What you should do: The answer is all of the entries below, repeated exactly and free of pictures.

[Records contained in a dataset]
:::

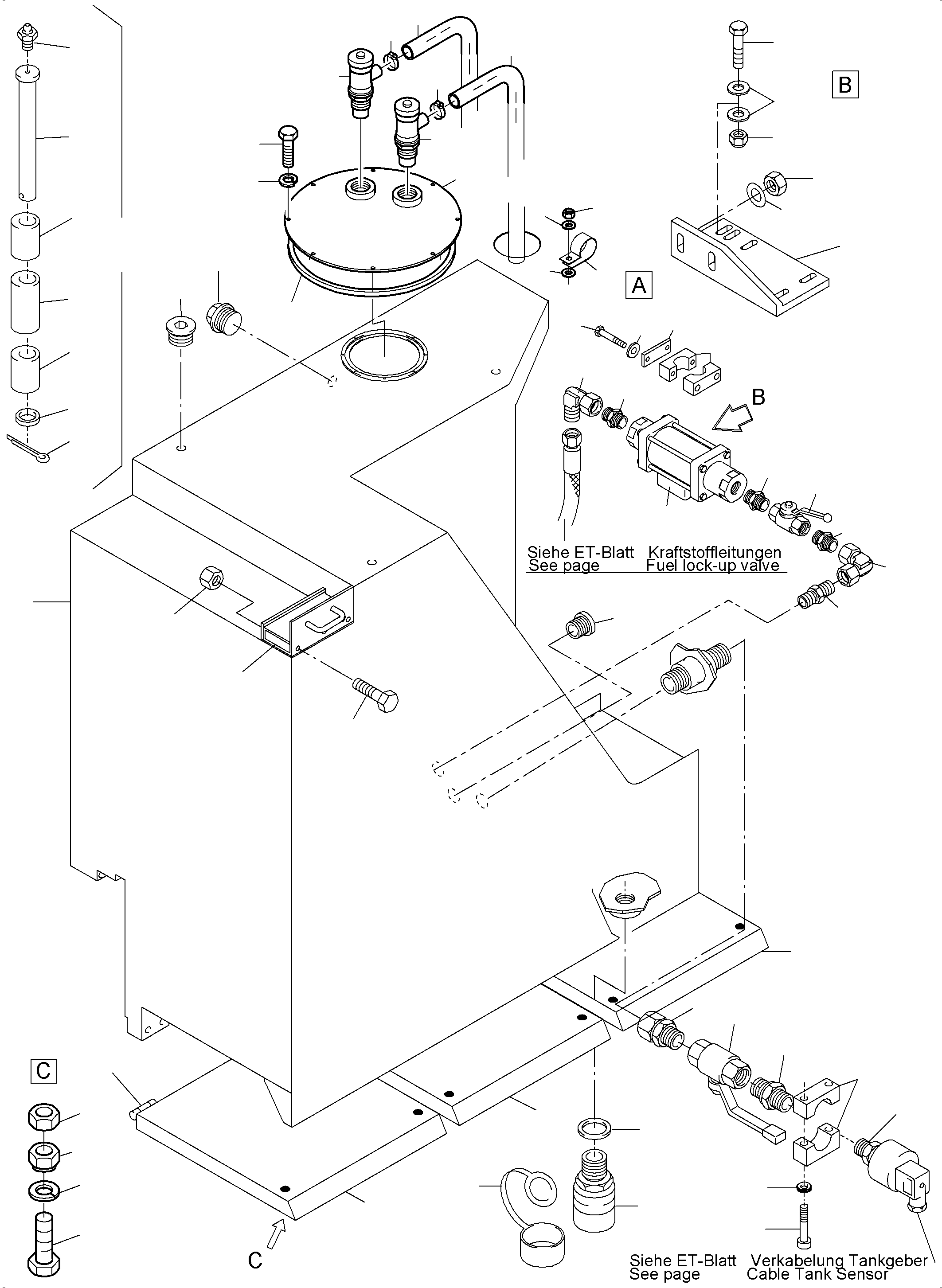 B

A

B

Siehe ET-Blatt Kraftstoffleitungen
See page Fuel lock-up valve

C

C

Siehe ET-Blatt Verkabelung Tankgeber
See page Cable Tank Sensor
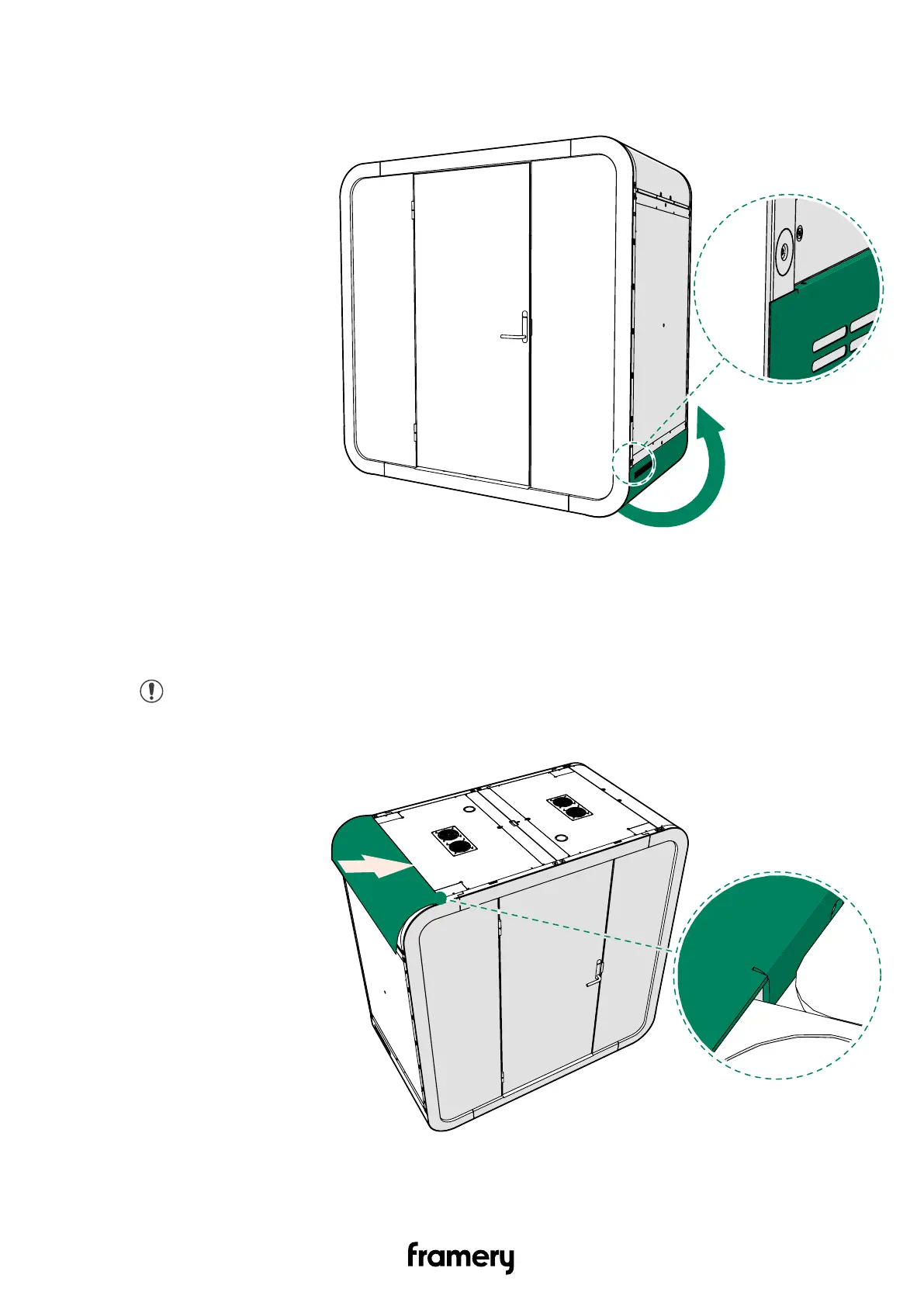 framery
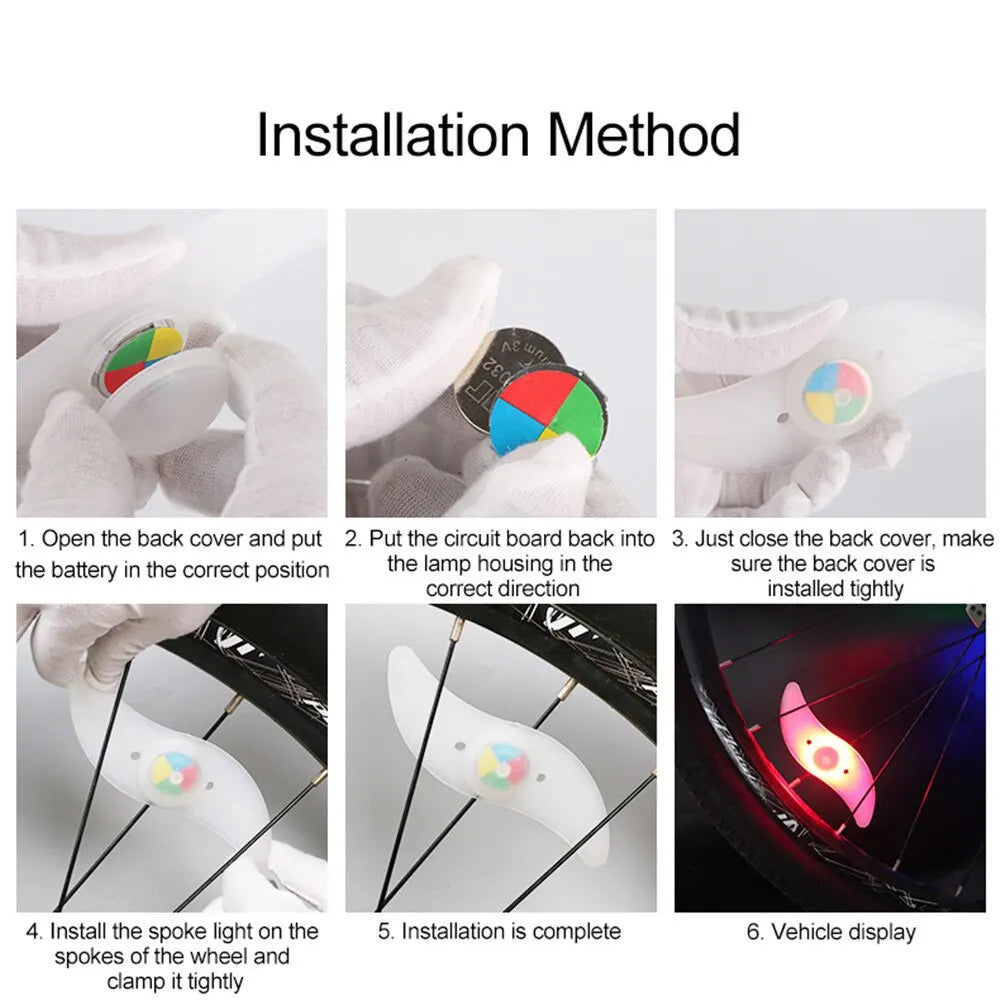 Installation Method

1. Open the back cover and put the battery in the correct position

2. Put the circuit board back into the lamp housing in the correct direction

3. Just close the back cover, make sure the back cover is installed tightly

4. Install the spoke light on the spokes of the wheel and clamp it tightly

5. Installation is complete

6. Vehicle display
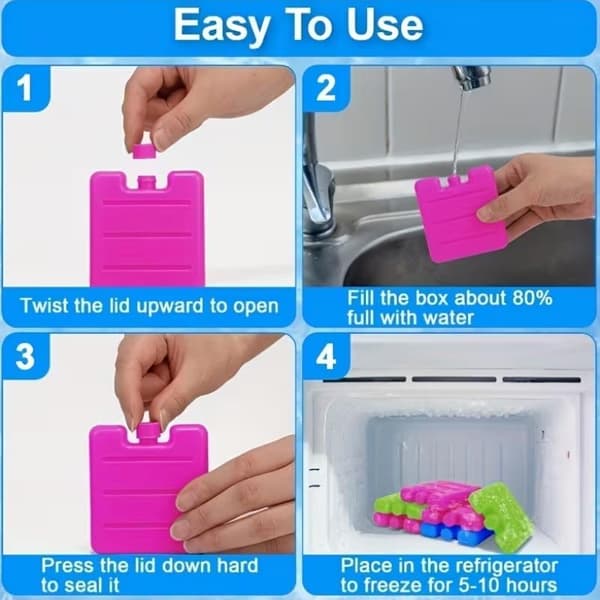 Easy To Use

1

Twist the lid upward to open

2

Fill the box about 80% full with water

3

Press the lid down hard to seal it

4

Place in the refrigerator to freeze for 5-10 hours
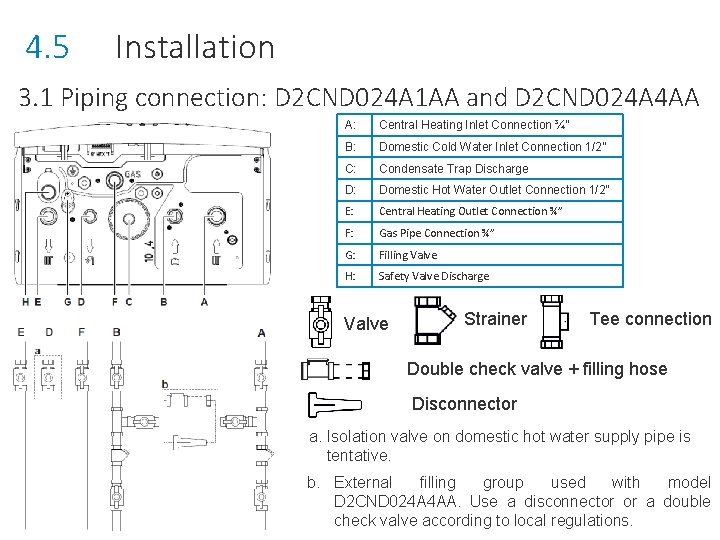 4.5 Installation

3.1 Piping connection: D2CND024A1AA and D2CND024A4AA

| A: | Central Heating Inlet Connection ¾" |
|---|---|
| B: | Domestic Cold Water Inlet Connection 1/2" |
| C: | Condensate Trap Discharge |
| D: | Domestic Hot Water Outlet Connection 1/2" |
| E: | Central Heating Outlet Connection ¾" |
| F: | Gas Pipe Connection ¾" |
| G: | Filling Valve |
| H: | Safety Valve Discharge |

GAS

10.4

H E G D F C B A

E D F B A

a

b

Valve

Strainer

Tee connection

Double check valve + filling hose

Disconnector

a. Isolation valve on domestic hot water supply pipe is tentative.

b. External filling group used with model D2CND024A4AA. Use a disconnector or a double check valve according to local regulations.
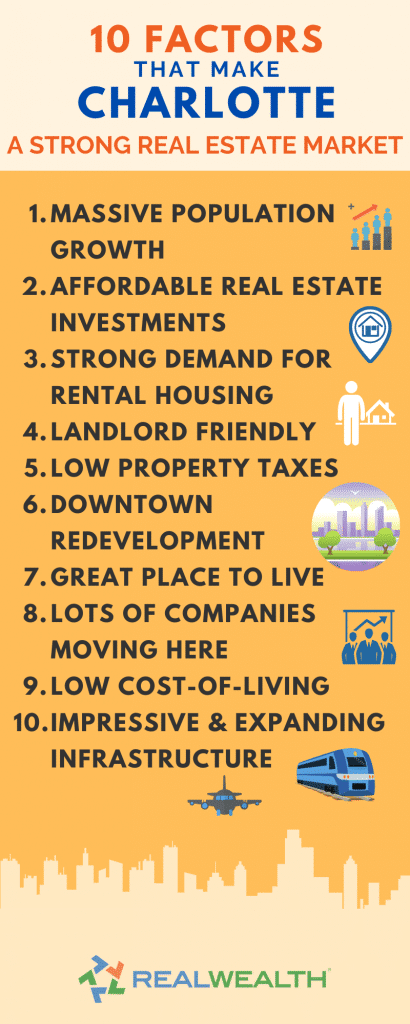 10 FACTORS
THAT MAKE
CHARLOTTE
A STRONG REAL ESTATE MARKET

1. MASSIVE POPULATION GROWTH
2. AFFORDABLE REAL ESTATE INVESTMENTS
3. STRONG DEMAND FOR RENTAL HOUSING
4. LANDLORD FRIENDLY
5. LOW PROPERTY TAXES
6. DOWNTOWN REDEVELOPMENT
7. GREAT PLACE TO LIVE
8. LOTS OF COMPANIES MOVING HERE
9. LOW COST-OF-LIVING
10. IMPRESSIVE & EXPANDING INFRASTRUCTURE

REALWEALTH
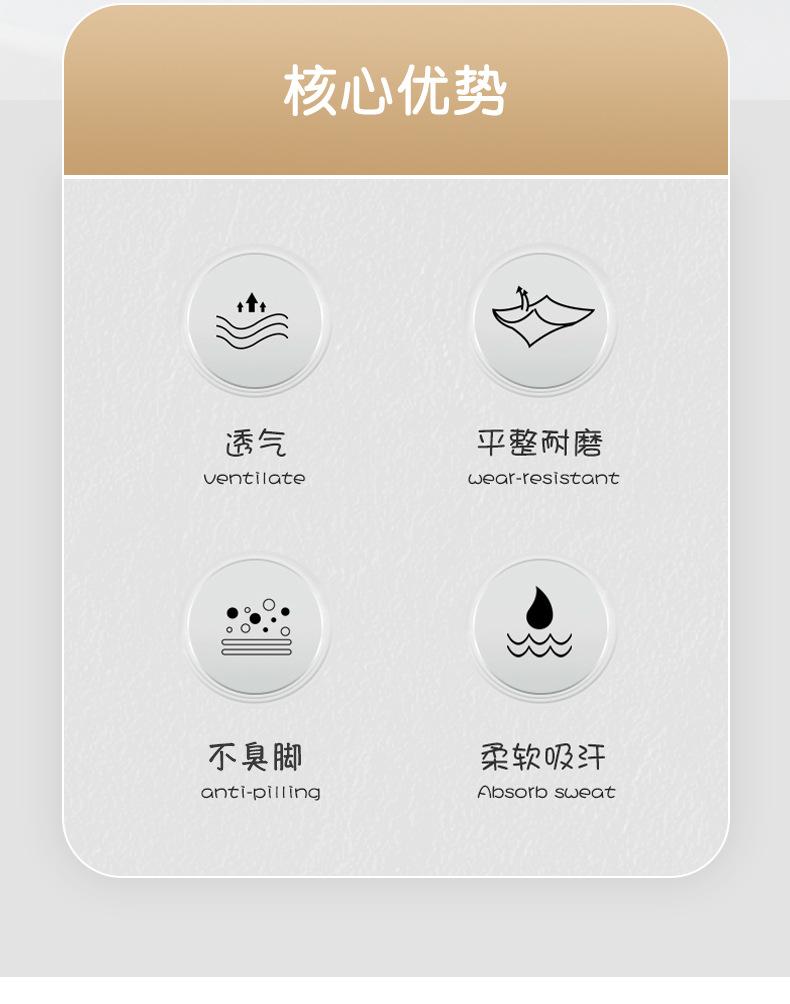 核心优势

透气
ventilate

平整耐磨
wear-resistant

不臭脚
anti-pilling

柔软吸汗
Absorb sweat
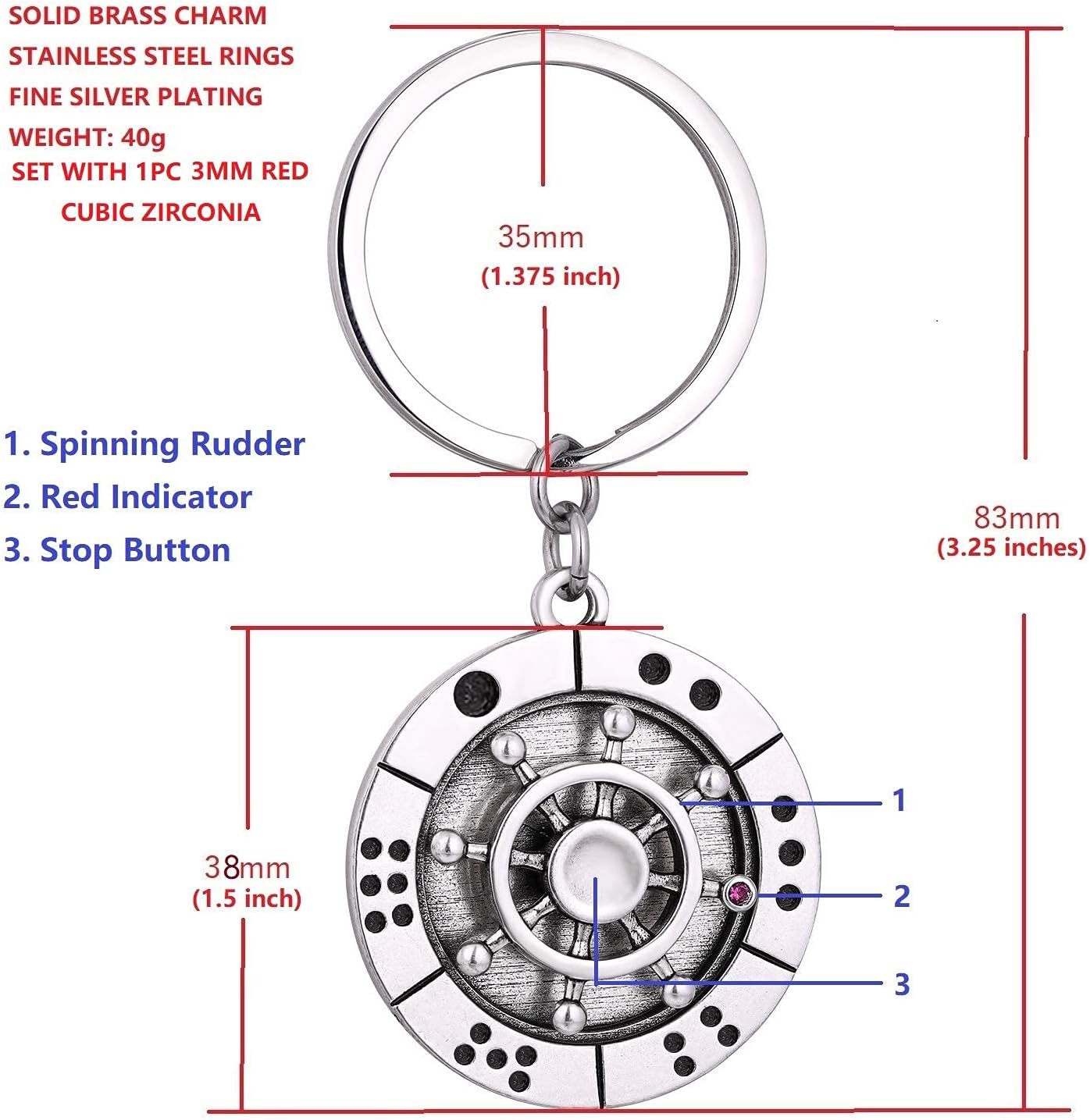 SOLID BRASS CHARM
STAINLESS STEEL RINGS
FINE SILVER PLATING
WEIGHT: 40g
SET WITH 1PC 3MM RED CUBIC ZIRCONIA

35mm
(1.375 inch)

1. Spinning Rudder
2. Red Indicator
3. Stop Button

83mm
(3.25 inches)

38mm
(1.5 inch)

1
2
3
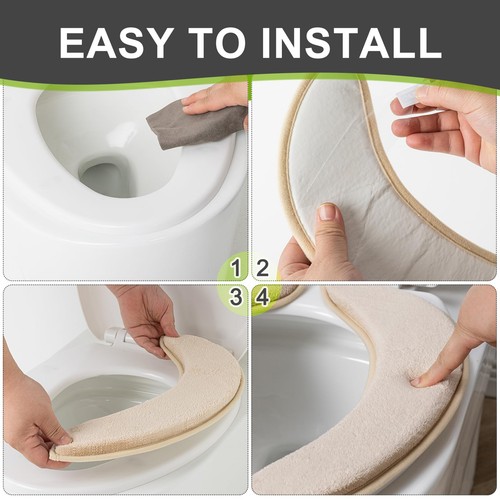 EASY TO INSTALL

1 2

3 4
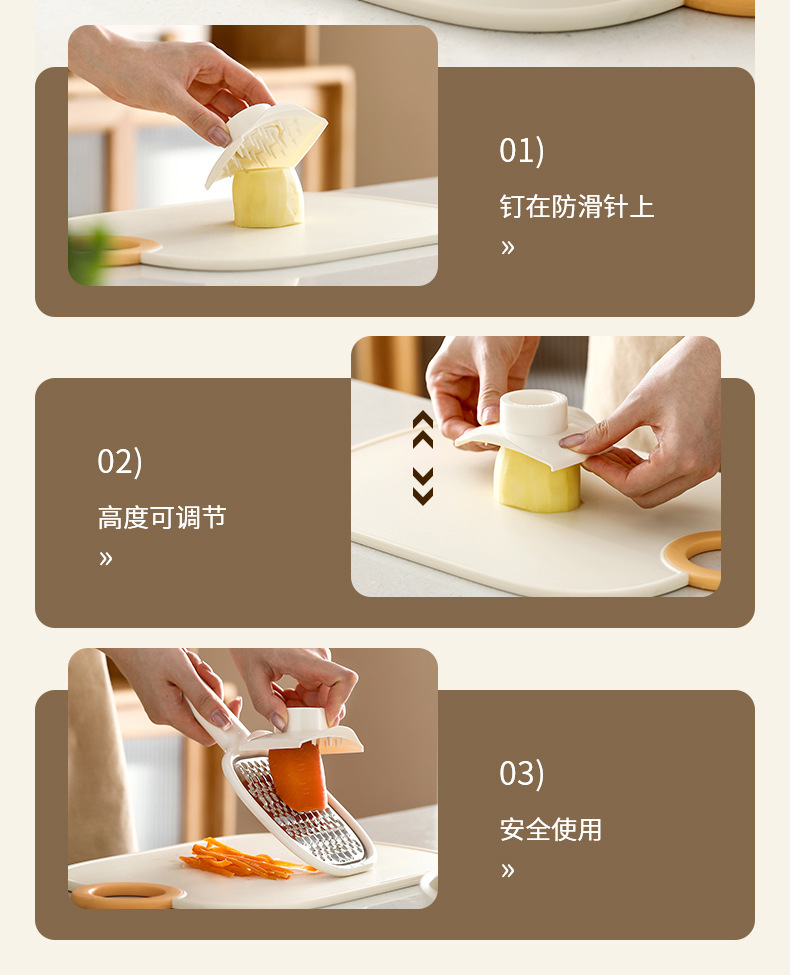 01)

钉在防滑针上

»

02)

高度可调节

»

03)

安全使用

»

:::

Exercise result:
 B

A

B

Siehe ET-Blatt Kraftstoffleitungen
See page Fuel lock-up valve

C

C

Siehe ET-Blatt Verkabelung Tankgeber
See page Cable Tank Sensor
 framery
 Installation Method

1. Open the back cover and put the battery in the correct position

2. Put the circuit board back into the lamp housing in the correct direction

3. Just close the back cover, make sure the back cover is installed tightly

4. Install the spoke light on the spokes of the wheel and clamp it tightly

5. Installation is complete

6. Vehicle display
 Easy To Use

1

Twist the lid upward to open

2

Fill the box about 80% full with water

3

Press the lid down hard to seal it

4

Place in the refrigerator to freeze for 5-10 hours
 4.5 Installation

3.1 Piping connection: D2CND024A1AA and D2CND024A4AA

| A: | Central Heating Inlet Connection ¾" |
|---|---|
| B: | Domestic Cold Water Inlet Connection 1/2" |
| C: | Condensate Trap Discharge |
| D: | Domestic Hot Water Outlet Connection 1/2" |
| E: | Central Heating Outlet Connection ¾" |
| F: | Gas Pipe Connection ¾" |
| G: | Filling Valve |
| H: | Safety Valve Discharge |

GAS

10.4

H E G D F C B A

E D F B A

a

b

Valve

Strainer

Tee connection

Double check valve + filling hose

Disconnector

a. Isolation valve on domestic hot water supply pipe is tentative.

b. External filling group used with model D2CND024A4AA. Use a disconnector or a double check valve according to local regulations.
 10 FACTORS
THAT MAKE
CHARLOTTE
A STRONG REAL ESTATE MARKET

1. MASSIVE POPULATION GROWTH
2. AFFORDABLE REAL ESTATE INVESTMENTS
3. STRONG DEMAND FOR RENTAL HOUSING
4. LANDLORD FRIENDLY
5. LOW PROPERTY TAXES
6. DOWNTOWN REDEVELOPMENT
7. GREAT PLACE TO LIVE
8. LOTS OF COMPANIES MOVING HERE
9. LOW COST-OF-LIVING
10. IMPRESSIVE & EXPANDING INFRASTRUCTURE

REALWEALTH
 核心优势

透气
ventilate

平整耐磨
wear-resistant

不臭脚
anti-pilling

柔软吸汗
Absorb sweat
 SOLID BRASS CHARM
STAINLESS STEEL RINGS
FINE SILVER PLATING
WEIGHT: 40g
SET WITH 1PC 3MM RED CUBIC ZIRCONIA

35mm
(1.375 inch)

1. Spinning Rudder
2. Red Indicator
3. Stop Button

83mm
(3.25 inches)

38mm
(1.5 inch)

1
2
3
 EASY TO INSTALL

1 2

3 4
 01)

钉在防滑针上

»

02)

高度可调节

»

03)

安全使用

»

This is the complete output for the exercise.